2.      Kecintaan KH. Abdullah Schal terhadap Ilmu Agama

Semasa mudanya beliau pernah belajar di Pesantren Disidogiri Pasuruan dimana tempat kakek buyutnya (Mbah Kholil) pernah mondok. Minat belajarnya sangat tinggi sehingga suatu hari beliau pernah muthala’ah (mengkaji ulang) kitab kuning hingga 3 hari 3 malam merasakan asyik yang luar biasa dan hanya istirahat sewaktu tiba shalat fardhu.

Kecintaannya terhadap ilmu agama dan Pondok Pesantren Sidogiri sebagai tempat beliau menuntut ilmu tidak diragukan lagi. Tatkala sudah berkeluarga dan memiliki seorang puteri, beliau pun memasukkannya ke Pesantren Sidogiri.

Dulu, ketika sang puteri mengalami sakit dan merasa tidak betah ingin segera pulang ke rumahnya, yakni di Pesantren Demangan Barat Bangkalan. KH. Abdullah Schal yang mengetahui hal tersebut langsung marah seraya berkata kepada puterinya itu: “Sungguh saya lebih suka mempunyai puteri yang sakit dan mati (syahid) dalam menuntut ilmu agama (di Sidogiri).

3.      Karomah KH. Abdullah Schal

Beliau juga dikenal sebagai seorang ulama yang doanya cepat diijabah (mandih pangocep; bahasa Madura) oleh Allah Swt. Apa yang dikatakannya bisa terjadi, atas izin Allah Swt.

Suatu ketika beliau berada di ndalem pondok dengan ditemani khadam (pembantu kiai) yang sekaligus santrinya. Hari itu cuacanya sangat cerah dan angin pun bertiup dengan tenang karena masih dalam musim kemarau. Cuaca seperti ini biasanya dimanfaatkan oleh masyarakat Bangkalan untuk menghibur diri dengan berbagai macam aktivitas, salah satunya dengan bermain layangan.

KH. Abdullah Schal yang sedang santai itu pun merasa penasaran dengan keramaian di dekat pondoknya. Ternyata di situ sedang banyak orang yang bermain layangan. Akhirnya beliau memanggil khadamnya: “Wahai santri coba kamu lihat di luar pondok mengapa terdengar ramai sekali?

Enggi (iya) Kiai,” jawab santrinya dengan patuh. Ia pun langsung pergi keluar untuk mengecek langsung atas keramain yang terjadi di luar. Tak lama kemudian sang santri kembali mengahadap kiainya itu.

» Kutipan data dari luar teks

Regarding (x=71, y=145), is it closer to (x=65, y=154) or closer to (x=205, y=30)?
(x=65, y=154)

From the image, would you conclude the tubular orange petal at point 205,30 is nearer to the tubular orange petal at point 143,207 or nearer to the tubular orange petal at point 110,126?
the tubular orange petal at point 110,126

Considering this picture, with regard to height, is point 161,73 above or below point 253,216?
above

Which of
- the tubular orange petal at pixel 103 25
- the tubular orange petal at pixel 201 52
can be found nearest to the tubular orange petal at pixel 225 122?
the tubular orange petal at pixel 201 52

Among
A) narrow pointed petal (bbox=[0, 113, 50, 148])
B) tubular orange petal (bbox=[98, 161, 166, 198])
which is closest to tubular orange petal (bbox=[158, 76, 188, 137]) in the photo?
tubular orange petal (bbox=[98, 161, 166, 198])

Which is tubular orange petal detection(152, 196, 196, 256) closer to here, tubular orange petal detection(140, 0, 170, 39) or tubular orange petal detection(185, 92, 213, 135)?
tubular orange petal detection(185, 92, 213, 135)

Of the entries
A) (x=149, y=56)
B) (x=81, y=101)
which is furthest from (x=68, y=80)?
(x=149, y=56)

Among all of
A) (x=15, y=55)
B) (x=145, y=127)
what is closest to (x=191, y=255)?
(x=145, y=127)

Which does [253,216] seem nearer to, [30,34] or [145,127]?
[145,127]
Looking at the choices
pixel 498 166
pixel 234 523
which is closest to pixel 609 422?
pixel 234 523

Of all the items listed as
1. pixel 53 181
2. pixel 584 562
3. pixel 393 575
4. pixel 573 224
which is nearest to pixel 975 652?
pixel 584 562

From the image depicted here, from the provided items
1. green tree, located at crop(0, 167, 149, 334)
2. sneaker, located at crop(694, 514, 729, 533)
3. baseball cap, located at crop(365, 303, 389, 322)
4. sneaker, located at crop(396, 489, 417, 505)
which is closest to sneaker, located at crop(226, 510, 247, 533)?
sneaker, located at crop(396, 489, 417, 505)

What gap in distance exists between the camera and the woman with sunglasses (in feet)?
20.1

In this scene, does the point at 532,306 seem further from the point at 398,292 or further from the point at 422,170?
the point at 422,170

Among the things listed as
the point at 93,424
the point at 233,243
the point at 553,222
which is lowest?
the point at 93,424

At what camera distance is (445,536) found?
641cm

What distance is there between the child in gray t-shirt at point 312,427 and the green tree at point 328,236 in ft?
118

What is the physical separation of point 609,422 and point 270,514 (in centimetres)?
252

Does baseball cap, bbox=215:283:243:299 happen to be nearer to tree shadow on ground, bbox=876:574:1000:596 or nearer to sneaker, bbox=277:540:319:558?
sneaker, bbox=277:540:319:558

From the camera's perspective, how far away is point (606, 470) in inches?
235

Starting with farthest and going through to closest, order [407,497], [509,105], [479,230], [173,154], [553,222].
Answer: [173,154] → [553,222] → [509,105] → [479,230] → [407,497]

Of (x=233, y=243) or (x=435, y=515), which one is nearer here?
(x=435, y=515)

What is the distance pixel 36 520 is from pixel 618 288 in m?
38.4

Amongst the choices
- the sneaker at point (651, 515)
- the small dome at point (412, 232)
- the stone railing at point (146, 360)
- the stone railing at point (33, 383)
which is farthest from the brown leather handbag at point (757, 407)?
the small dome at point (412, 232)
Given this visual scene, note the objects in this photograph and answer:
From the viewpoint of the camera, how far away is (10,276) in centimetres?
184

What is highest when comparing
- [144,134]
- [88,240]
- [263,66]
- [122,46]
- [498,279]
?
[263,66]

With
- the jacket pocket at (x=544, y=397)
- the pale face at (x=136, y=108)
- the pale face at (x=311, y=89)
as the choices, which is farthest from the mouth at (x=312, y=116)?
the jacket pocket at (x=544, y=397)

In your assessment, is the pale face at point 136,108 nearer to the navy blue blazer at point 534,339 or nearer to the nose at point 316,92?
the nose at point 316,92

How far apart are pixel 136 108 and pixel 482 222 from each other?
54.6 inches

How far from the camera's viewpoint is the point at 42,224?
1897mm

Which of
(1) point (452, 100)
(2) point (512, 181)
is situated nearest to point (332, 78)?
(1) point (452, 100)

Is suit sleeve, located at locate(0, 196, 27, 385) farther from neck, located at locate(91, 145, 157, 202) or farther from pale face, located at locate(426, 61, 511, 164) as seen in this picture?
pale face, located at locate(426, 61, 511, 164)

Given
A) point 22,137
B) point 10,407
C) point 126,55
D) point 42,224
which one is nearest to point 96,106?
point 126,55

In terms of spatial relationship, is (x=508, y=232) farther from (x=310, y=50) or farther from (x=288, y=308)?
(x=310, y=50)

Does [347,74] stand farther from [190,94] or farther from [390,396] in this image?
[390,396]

Wahai santri ada apa di luar yang kamu lihat sehingga terdengar ramai? tanya KH. Abdullah Schal.

Jawab santri: “Kiai, di luar sedang ramai karena banyak orang bermain layangan.

O bermain layangan.

Enggi Kiai, tapi mereka bermain layangan sambil melakukan taruhan (berjudi) Kiai, jawab jujur santrinya.

O mander tak epa deddieh (beliau berdoa semoga judi (taruhan) mereka dihentikan oleh Allah Swt.).

Setelah berdoa sebentar santrinya pun dipanggil: “Wahai santriku, sekarang kamu perhatikan lagi apakah mereka masih tetap bermain layangan sambil taruhan?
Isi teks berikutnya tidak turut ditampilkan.